An Interview with Bev Thomas: Author of A Good Enough Mother
We caught up with new author, Bev Thomas who recently unveiled her debut novel A Good Enough Mother following her well-established career as a clinical psychologist. We host our interview with Bev Thomas and talk about what it's been like making her foray into fiction writing and the themes highlighted in her book. Read on for the interview!
Hi Bev, great to speak to you! You recently released your debut novel, A Good Enough Mother – can you tell us a little about the themes explored in the book?
A Good Enough Mother is a story about Ruth Hartland, a mother and therapist whose life begins to unravel when she is referred a new client who looks strikingly like her missing seventeen-year old son. The book is about a mother’s love for her son, exploring themes of responsibility and guilt – and grief and loss.
Who would you say the book is for - what kind of readers will find it hard to put down?
It would appeal to those who like the page-turner element of suspense, and those interested in family dynamics and how the mistakes we make in the past can unravel in the present. It also opens the door into the secret world of therapy, bringing the world to life for all those who might be curious to find out what goes on! It’s a psychological thriller, with the psychology at the very heart of the drama.
You’ve had a great career in the NHS as a psychologist and mental health services consultant, did you plan on penning a book which draws upon your own professional knowledge and experiences?
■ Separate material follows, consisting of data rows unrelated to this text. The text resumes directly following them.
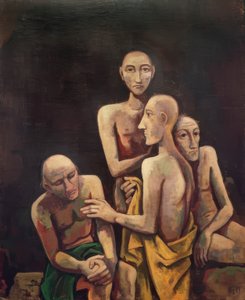 Więźniowie autorstwa Karl Hofer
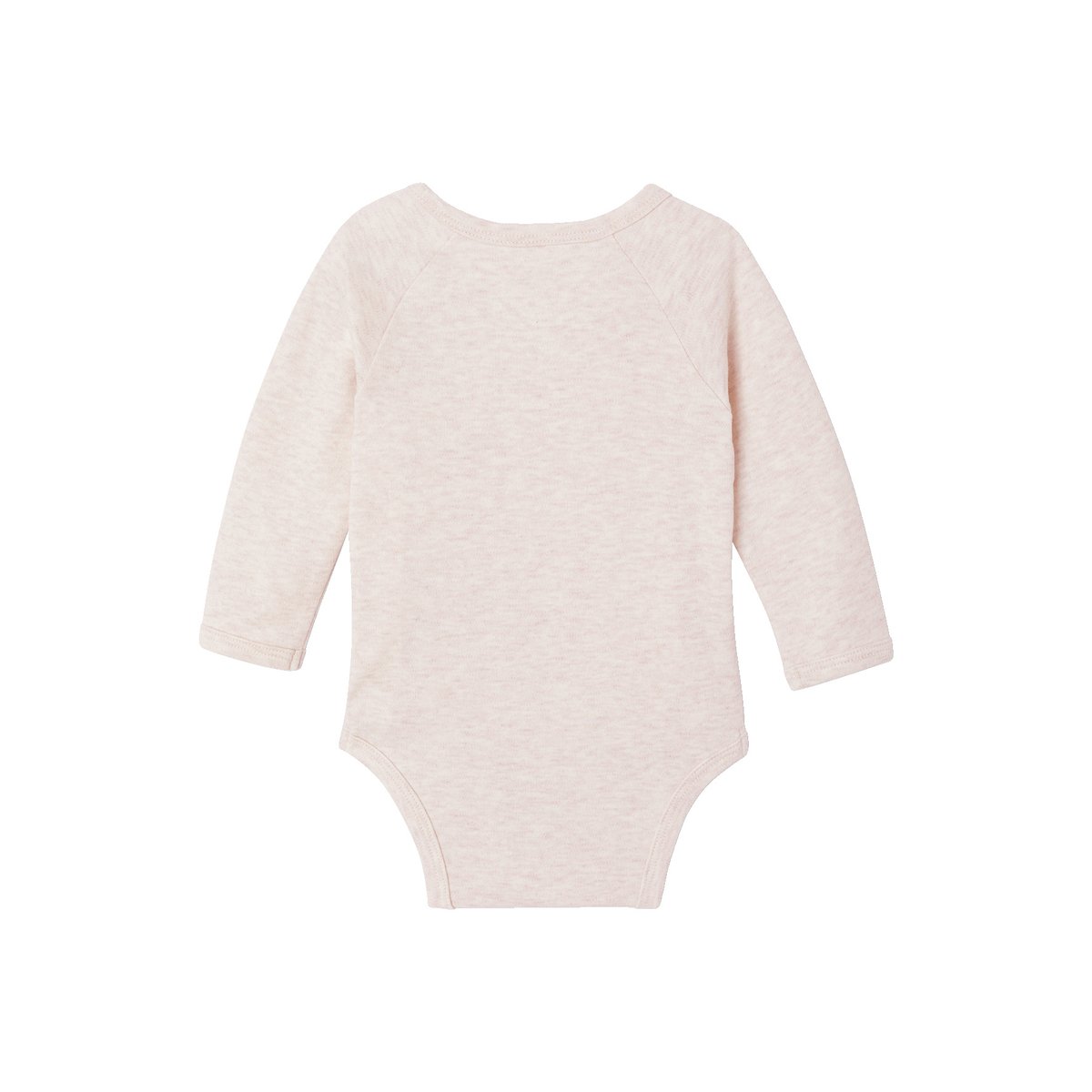 Lot de 5 bodies naissance manches longues beige, VERTBAUDET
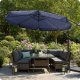 Parasol ogrodowy składany 8 segmentowy 350 cm z pokrowcem Plonos PL-881 10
No – not really. I’d initially been reluctant to explore my working life in fiction, as I didn’t want the focus to be on a client, but it was only when I made the protagonist a flawed therapist that the story really came to life, and I was then able to draw on my years of work in the NHS to ensure the world was authentic and believable.
Is writing something you’ve always wanted to pursue?
When I was at junior school, I remember wanting to be a writer. But it was many years later, after training and working as a clinical psychologist that I began taking my writing seriously.
You’re still working as a consultant; how do you balance this with novel writing?
I like the balance. My work in mental health has always been part of my life and I still find it interesting and fulfilling. I feel really lucky to be able to do both.
Have you got any tips for aspiring writers looking to start their first book?
Write! Get a first draft down on paper. Don’t over think it. And persevere! Rejection and constant rewriting are very much part of the journey.
What’s next for you in terms of writing, is there another book in the pipeline?
I have a couple of projects on the go. One fiction, one non-fiction. But they’re still taking shape on the page, so I can’t say too much about either of them yet!
Outside of your work, what else is keeping you busy at the moment?
Well… I’m answering these questions in lockdown. So, along with everyone else, I am busy adapting to a new way of working, and adjusting to this strange new world we’re living in.